So Dwain Chambers and David Millar could be competing for Great Britain in the 2012 Olympics, despite being banned for doping offences. The Court for Arbitration in Sport (CAS) has decided that a lifetime ban by the British Olympic Association does not comply with the World Anti-Doping Agency code and is therefore unenforceable. This has caused a big kerfuffle in the sporting world, with clean sportsmen and women understandably feeling outraged that the good name of their sport could be tainted. Yet I can’t help thinking that it’s the right decision.
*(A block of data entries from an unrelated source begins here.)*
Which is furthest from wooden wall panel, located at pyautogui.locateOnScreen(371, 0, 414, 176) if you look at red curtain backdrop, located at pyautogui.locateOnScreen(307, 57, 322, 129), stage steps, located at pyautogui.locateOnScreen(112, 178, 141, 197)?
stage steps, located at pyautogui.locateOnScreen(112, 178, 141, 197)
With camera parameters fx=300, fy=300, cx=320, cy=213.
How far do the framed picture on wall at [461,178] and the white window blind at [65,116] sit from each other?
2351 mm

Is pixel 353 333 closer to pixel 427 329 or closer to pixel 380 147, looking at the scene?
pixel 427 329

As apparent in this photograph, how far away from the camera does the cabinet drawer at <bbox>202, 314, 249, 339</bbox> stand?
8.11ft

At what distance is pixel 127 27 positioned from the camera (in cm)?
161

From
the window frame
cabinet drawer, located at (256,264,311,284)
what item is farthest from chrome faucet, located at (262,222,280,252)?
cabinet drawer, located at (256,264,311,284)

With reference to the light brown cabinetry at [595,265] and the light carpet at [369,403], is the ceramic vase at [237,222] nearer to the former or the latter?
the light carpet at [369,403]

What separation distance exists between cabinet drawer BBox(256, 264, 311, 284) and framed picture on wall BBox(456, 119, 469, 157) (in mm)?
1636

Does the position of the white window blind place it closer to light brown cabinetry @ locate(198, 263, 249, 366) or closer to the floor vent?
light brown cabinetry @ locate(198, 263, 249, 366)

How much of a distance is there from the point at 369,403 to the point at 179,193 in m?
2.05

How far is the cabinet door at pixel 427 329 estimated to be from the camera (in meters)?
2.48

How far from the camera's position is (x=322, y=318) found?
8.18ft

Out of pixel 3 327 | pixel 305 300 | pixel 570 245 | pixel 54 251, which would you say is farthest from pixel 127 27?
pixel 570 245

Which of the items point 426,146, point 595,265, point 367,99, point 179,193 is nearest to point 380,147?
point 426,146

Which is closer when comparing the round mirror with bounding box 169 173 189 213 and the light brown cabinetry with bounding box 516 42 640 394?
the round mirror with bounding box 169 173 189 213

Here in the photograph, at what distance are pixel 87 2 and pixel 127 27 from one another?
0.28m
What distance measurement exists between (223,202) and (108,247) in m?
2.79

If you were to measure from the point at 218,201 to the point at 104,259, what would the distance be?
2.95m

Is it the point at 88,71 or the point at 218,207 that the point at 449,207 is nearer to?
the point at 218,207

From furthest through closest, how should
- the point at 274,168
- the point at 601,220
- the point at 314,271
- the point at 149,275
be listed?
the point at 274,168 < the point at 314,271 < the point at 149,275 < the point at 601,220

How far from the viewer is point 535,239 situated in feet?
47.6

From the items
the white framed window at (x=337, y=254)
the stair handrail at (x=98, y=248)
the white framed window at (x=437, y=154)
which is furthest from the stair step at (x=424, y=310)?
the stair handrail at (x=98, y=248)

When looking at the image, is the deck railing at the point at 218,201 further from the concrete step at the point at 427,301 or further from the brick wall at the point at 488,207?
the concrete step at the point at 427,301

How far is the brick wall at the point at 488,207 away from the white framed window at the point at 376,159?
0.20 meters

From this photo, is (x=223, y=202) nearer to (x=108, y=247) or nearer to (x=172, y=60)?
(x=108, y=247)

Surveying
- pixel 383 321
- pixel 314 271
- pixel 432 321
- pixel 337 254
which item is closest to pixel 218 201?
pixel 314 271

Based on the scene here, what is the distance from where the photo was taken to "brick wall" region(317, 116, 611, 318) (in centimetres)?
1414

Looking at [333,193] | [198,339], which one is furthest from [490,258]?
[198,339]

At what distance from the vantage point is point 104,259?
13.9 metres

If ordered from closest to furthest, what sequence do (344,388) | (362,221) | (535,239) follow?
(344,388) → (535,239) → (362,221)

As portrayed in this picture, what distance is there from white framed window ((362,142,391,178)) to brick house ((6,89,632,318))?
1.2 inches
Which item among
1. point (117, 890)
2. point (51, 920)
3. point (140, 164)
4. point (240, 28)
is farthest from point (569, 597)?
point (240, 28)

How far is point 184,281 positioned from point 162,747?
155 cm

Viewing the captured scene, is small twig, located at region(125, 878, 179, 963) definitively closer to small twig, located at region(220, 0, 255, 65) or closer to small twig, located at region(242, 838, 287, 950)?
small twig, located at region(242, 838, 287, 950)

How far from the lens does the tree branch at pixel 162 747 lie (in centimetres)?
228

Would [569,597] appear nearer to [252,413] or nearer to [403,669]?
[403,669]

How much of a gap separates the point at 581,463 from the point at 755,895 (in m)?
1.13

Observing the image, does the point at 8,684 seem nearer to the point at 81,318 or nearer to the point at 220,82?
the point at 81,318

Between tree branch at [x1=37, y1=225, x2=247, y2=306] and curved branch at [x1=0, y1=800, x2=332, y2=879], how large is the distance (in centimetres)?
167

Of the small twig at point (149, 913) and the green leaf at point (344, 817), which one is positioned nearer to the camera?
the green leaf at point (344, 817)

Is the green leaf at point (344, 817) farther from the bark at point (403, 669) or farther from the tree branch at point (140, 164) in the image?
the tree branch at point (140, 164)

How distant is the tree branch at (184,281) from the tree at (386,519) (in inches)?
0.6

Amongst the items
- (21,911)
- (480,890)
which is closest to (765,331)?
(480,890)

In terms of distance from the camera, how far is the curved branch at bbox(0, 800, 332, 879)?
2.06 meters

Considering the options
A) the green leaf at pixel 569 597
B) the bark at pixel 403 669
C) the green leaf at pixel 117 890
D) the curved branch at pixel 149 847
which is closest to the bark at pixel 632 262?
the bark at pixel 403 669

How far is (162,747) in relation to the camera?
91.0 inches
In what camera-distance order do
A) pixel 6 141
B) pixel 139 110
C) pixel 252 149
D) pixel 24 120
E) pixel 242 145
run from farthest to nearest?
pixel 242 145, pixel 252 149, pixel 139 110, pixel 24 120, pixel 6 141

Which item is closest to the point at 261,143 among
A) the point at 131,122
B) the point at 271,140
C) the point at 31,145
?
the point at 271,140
Of course, nobody wants to give the nod to doping offences, either directly or indirectly, and I can quite see why sports people who have always scrupulously competed without chemical assistance should be upset. But I can’t get away from the notion that everyone – including sports people – should be allowed to serve their time and then get on with their lives and careers. They made a mistake, they’ve paid the price, so now let’s see what they can do without the drugs. Test them and retest them and then let them compete properly, like they should have done in the first place.
This isn’t a popular point of view, so let’s hear what you’ve got to say about it. Should Dwain Chambers and David Millar be allowed back in the fold? Are the Olympics tainted if they compete? Should doping always lead to a lifetime ban or is everyone entitled to a second chance even if they’ve fallen prey to the temptation of taking drugs? Girl on the River has had her say: now it’s over to you.